Os homens quase todos indiferentes à luz das estrelas;
só os marinheiros nos olham com mais interesse e admiração.

   Fui, anos mais tarde, casar com um marinheiro!

No dia 15 de Agosto havia normalmente festa na minha aldeia. De manhã havia missa e procissão, de tarde a tourada e à noite a quermesse. Vedavam um largo da povoação, colocavam mesas pequenas e pequenos balcões. Raparigas vestiam fatos próprios. Serviam-se cafés, bebidas e doces, vendiam-se listas para sorteios de alguns tarecos e quinquilharias.
   Também, no dia 13 de Dezembro. dia de Santa Luzia, havia missa e procissão.
   
   Só me lembro de ver um filme e uma peça de teatro quando era menina. Lembro-me também de ver algumas vezes o circo ambulante.A peça de teatro era A Morte de D. Inês de Castro. Havia uma menina, neta do rei, que lhe pediu que não matasse a mamã e se ele queria um beijo. E beijou-o! Nessa altura fiquei cheia de pena. Mostro ser dura mas é um engano. Até quando o meu marido já estava muito mal, quase a morrer me disse: " nunca pensei que fosses assim!" Ao fim de quase cinquenta anos de casados o meu marido não me conhecia. Eu só mostro o que sou quando precisam de mim. Mostro ser dura e devo ser mas nas coisas que eu acho que não estão certas.

domingo, 11 de setembro de 2011

Os brinquedos

  Não havia televisão, não havia rádio, não havia cinema...tudo nos servia de brinquedo! Os meninos ricos deviam ter brinquedos mais elaborados mas, não era o meu caso. A mim e e os meus irmãos tudo nos servia de brinquedos! A minha irmã tinha mais 18 meses do que eu, mas começou a costurar muito pequena, era muito habilidosa de mãos (costurava e bordava muito bem) e então fazia-nos bonecas de trapos. Também tive uma boneca de compra que a minha mãe me deu na Feira de S. Martinho, pequeno povoado que fica a cerca de 8 quilómetros da minha aldeia.

----

Tarefa
Segundo o excerto do documento, que peça de teatro se recorda de ter visto na infância quem escreve?

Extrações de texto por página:
----

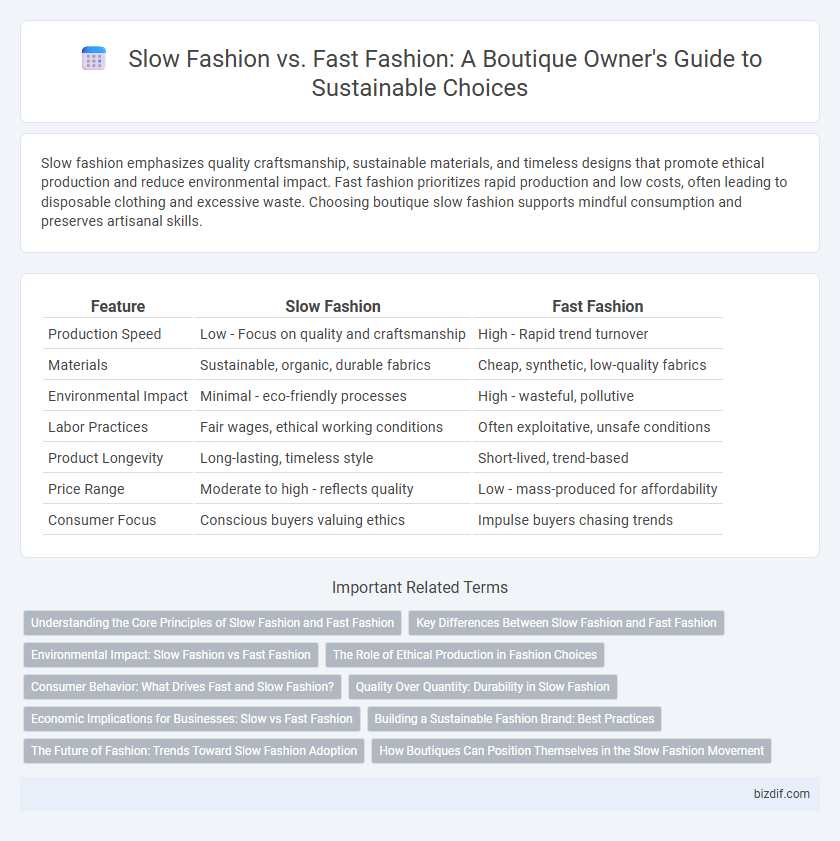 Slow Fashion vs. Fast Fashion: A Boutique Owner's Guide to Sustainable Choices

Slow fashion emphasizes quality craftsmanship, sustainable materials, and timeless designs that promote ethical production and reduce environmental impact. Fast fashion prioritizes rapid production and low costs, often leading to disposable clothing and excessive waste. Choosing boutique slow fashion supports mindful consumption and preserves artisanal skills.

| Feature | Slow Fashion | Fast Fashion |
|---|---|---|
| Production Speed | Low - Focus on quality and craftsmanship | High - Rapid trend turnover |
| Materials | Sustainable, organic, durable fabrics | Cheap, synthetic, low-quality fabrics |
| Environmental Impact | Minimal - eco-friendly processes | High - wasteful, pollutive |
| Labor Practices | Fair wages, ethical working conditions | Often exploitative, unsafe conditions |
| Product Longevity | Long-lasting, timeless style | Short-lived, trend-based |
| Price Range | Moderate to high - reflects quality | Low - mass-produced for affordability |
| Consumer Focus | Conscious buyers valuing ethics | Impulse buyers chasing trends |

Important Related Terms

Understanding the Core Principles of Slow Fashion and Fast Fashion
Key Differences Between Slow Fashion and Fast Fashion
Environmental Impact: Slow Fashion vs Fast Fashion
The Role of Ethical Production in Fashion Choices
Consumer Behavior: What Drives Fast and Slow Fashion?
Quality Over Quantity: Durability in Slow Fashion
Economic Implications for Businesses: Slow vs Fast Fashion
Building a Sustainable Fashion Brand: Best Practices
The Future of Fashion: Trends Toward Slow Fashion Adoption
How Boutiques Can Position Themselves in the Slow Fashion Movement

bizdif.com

----

Resposta
A Morte de D. Inês de Castro.